Wie oben ausgeführt, sind alleinstehende Frauen in Indien aufgrund tief verwurzelter sozialer Traditionen in vielfältiger Weise von systematischer Benachteiligung und Diskriminie[rungen] betroffen. Zwar gibt es auch Berichte über Beispiele von Frauen, die eigene Unternehmen in verschiedenen Sektoren, wie der Luftfahrt oder der Abfallwirtschaft oder im Bankensektor gegründet haben (zitiert nach ACCORD, Anfragebeantwortung zu Indien v. 03.11.2022, S. 1). Dabei indes handelt es sich um Ausnahmeerscheinungen, die mit den gemeingewöhnlichen Lebensverhältnissen in Indien nichts zu tun haben. Bei der Wiederansiedlung alleinstehender Frauen mit Kindern stoßen diese in Indien auf vielfältige Schwierigkeiten wegen der Notwendigkeit Details über ihre Ehemänner oder Väter preiszugeben, um Zugang zu staatlichen Leistungen oder Wohnraum zu bekommen (UK Home Office, zitiert nach ACCORD, a.a.O., S. 2). Alleinstehende Frauen sind vielfältigen Hindernissen und Vorurteilen in jeder Facette ihres persönlichen und beruflichen Lebens ausgesetzt.
Unverheiratete, geschiedene oder verwitwete Frauen werden gedemütigt, belästigt, über ihr Leben befragt. In ihre Privatsphäre wird beständig eingedrungen. Sie sind mehr oder weniger Objekte des Interesses, des Bedauerns oder des Klatsches. Alleinstehend zu bleiben ist in der indischen Gesellschaft und Kultur ein Tabu. Alleinstehende Frauen sind einer Vielfalt von Diskriminierungen, sozialen Stigmatisierungen und Stereotypen [ausgesetzt] und werden sozial an den Rand gedrängt (vgl.

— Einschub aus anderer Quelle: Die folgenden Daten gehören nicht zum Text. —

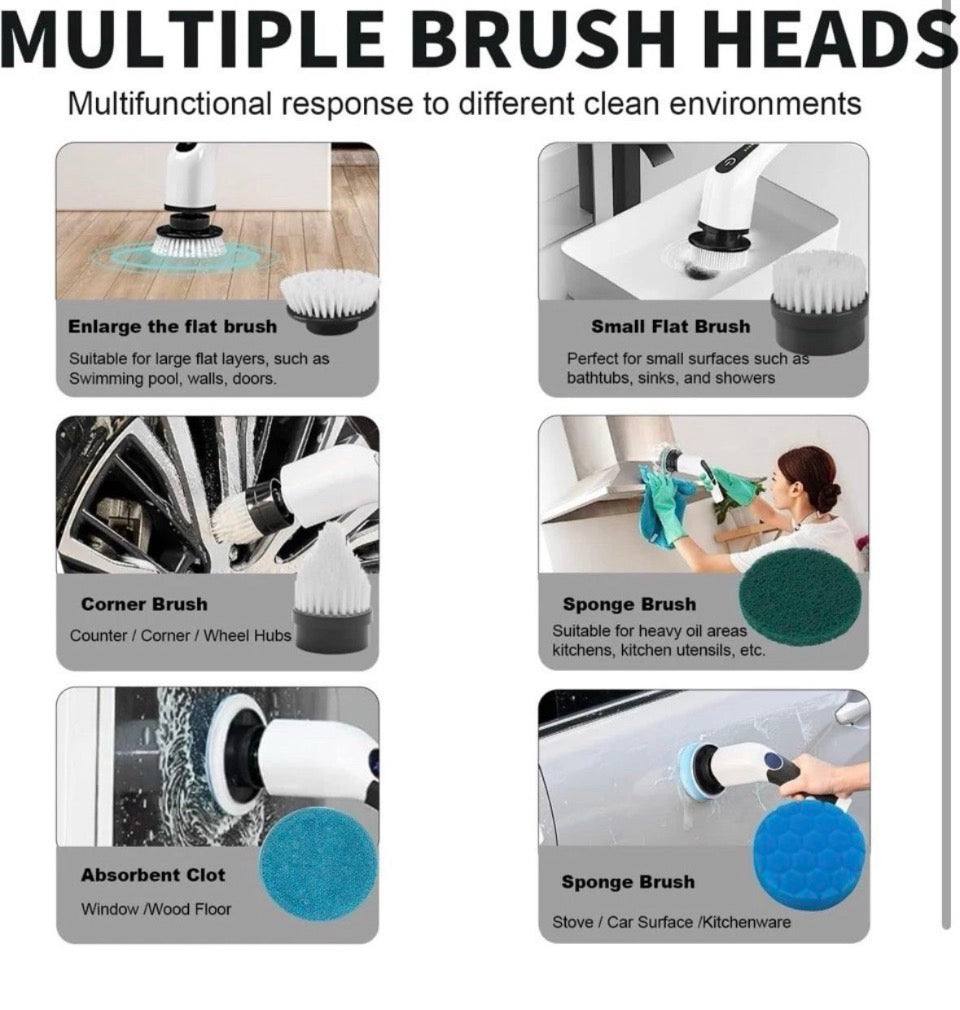 MULTIPLE BRUSH HEADS

Multifunctional response to different clean environments

Enlarge the flat brush

Suitable for large flat layers, such as Swimming pool, walls, doors.

Small Flat Brush

Perfect for small surfaces such as bathtubs, sinks, and showers

Corner Brush

Counter / Corner / Wheel Hubs

Sponge Brush

Suitable for heavy oil areas kitchens, kitchen utensils, etc.

Absorbent Clot

Window /Wood Floor

Sponge Brush

Stove / Car Surface /Kitchenware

ACCORD, a.a.O. S. 2).
Vor diesem Hintergrund ist entgegen der Auffassung der Beklagten nicht zu erwarten, dass die Klägerin zu 1) nach ihrer Rückkehr nach Indien in der Lage sein würde, sich zu integrieren und am indischen Arbeitsmarkt zu behaupten. Hinzukommt, dass von ihr als alleinerziehende Mutter von zwei kleinen Kindern im Alter von 11 und 5 Jahren die Aufnahme einer Vollzeitarbeitsstelle kaum erwartet werden kann, weil die Klägerin zu 1) auch nicht über die finanziellen Mittel verfügt, für die Zeit, in der sie einer Arbeit nachzugehen hätte, eine Kraft zu beschäftigen, um eine angemessene Betreuung der Kinder sicherstellen zu können. [...]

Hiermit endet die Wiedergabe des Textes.